Soobin wiped the sweat at the back of his neck with a handkerchief. It had been a long few weeks of shearing, but today he sold off fine Grade A wool for more money than he’d ever received in one trade before. His sheep had never been rated above Grade B until now.

 _Something in the air last summer when these woolies were getting fat and happy on the slopes,_ Kai had murmured earlier.

“How much?” he asked.

“Almost $700,” Kai whispered, eyes wide.

“Are you sure? Your math test score last week wasn’t so hot,” Soobin teased.

Kai smacked his arm with a glove. He was first in his math class, and they both knew it.

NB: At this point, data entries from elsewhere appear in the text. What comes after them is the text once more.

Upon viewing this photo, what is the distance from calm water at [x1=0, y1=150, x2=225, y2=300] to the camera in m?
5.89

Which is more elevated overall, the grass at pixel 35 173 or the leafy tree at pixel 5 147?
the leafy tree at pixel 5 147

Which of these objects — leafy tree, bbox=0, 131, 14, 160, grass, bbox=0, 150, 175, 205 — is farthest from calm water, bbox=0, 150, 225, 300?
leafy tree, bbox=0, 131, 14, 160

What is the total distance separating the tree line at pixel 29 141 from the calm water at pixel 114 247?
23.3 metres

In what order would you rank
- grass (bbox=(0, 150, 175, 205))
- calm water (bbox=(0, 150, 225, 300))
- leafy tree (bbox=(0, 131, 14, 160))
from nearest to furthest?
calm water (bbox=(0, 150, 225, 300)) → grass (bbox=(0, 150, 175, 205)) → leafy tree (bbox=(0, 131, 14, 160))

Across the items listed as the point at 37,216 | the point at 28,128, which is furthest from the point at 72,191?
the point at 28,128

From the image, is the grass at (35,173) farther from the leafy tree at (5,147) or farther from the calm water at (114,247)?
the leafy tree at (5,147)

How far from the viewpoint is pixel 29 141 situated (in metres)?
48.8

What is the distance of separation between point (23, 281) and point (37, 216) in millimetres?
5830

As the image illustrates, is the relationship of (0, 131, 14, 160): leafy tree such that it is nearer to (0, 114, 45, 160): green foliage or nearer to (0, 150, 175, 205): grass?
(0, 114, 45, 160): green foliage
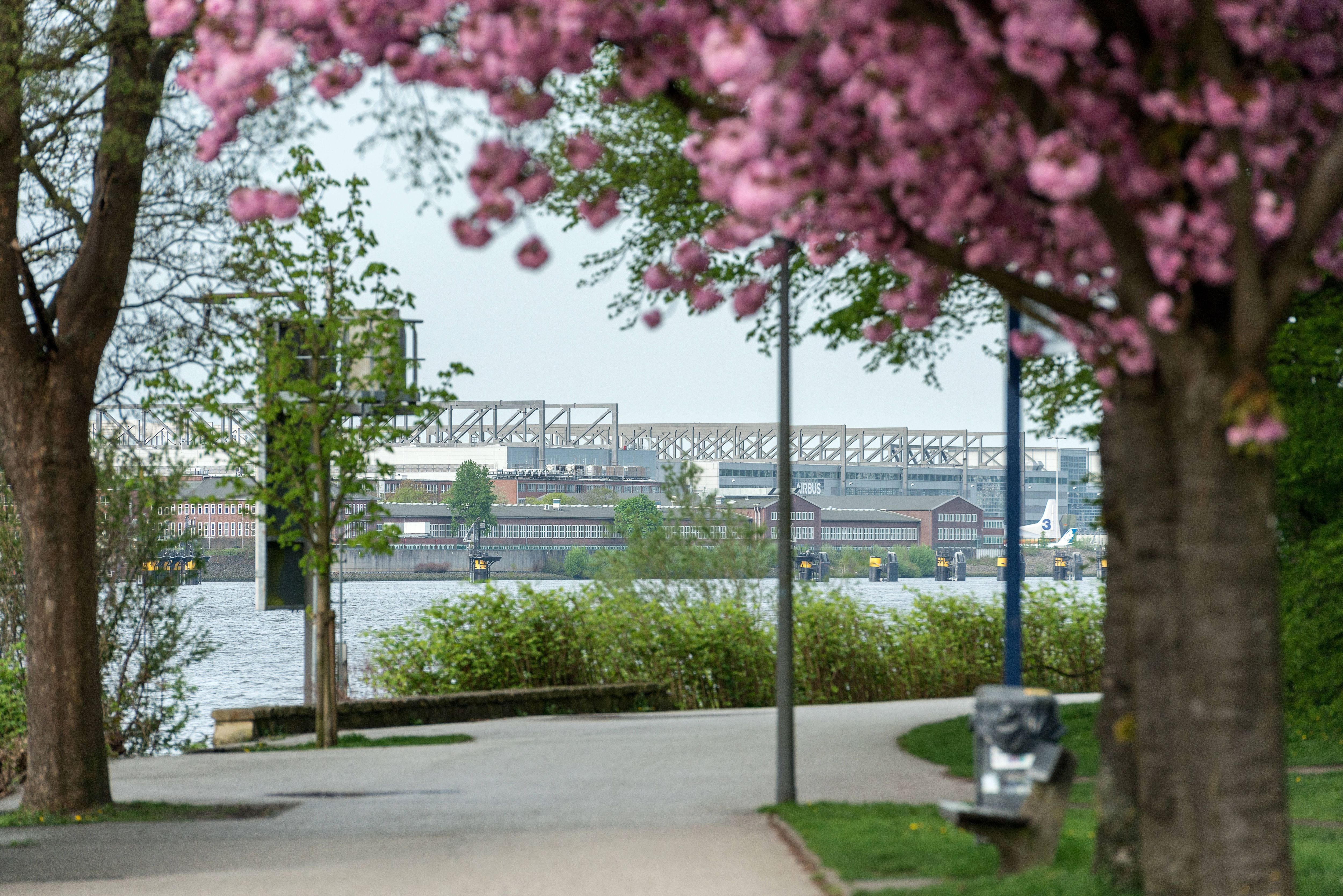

“Don’t hit me, I’m your _boss_. And I can decide whether to let you go on vacation or not.”

“What?”

Soobin took the stack of money from his open hands. He split it roughly in half, and put a couple hundred squarely back into Kai’s palm. “That should be plenty to get you to Spokane, I reckon. Plus a few decent seafood dinners in San Francisco. Though, you’ll have to keep Beomgyu from spending it on more notebooks and pens for Taehyun…”

Kai was staring at him, slack-jawed. “San Francisco?” he parroted blankly.

“We’ve been talking,” said Soobin with a smile. “It’s time for you to get out of here and see some things. They’ve been saving up, and want to rent a car this summer. Drive over to the coast. See that ocean people are always going on about.”

“The Pacific Ocean,” Kai said dreamily. He looked like he needed to sit down.

Soobin laughed at him. “Go get some food in you with that money. I’ll finish up here.”

Kai stumbled off with a goofy grin on his face. “The ocean,” he kept whispering to himself. Then he doubled back with an anxious face. “Are you coming with us?”

“No,” Soobin said with a small smile. “Who would take care of the sheep? Someone has to take them up.”

“You don’t have to do that alone.”

Soobin pushed him gently off towards the fair grounds and the food stalls. “We’ll see. Now go eat.”

He stayed behind to double-check the bills of sale and tally any remaining sheets of wool. These he packed, tied up, and threw into the back of his truck. Then he thought to go find Kai, who would be sitting at an outdoor table now with several deep fried corn dogs and fries. But there was something he’d been thinking about all day. All year, really.

Soobin's feet walked him further into the fair, towards the rodeo arena. 

**Author's Note:**

> i didn't expect almost anything that happened with this fic, but i'm glad i wrote it and there's a lot here that speaks to me, much more than i thought it would. i'd been writing it for weeks, going slow with the emotions of it, and who knew it was going to take election catharsis to finally push me over to finishing this <3 
> 
>   
> (edit):  
> PSA because i've been asked already– coconut oil is a great lube for almost any purpose, but don't use it with latex condoms or plastic toys!!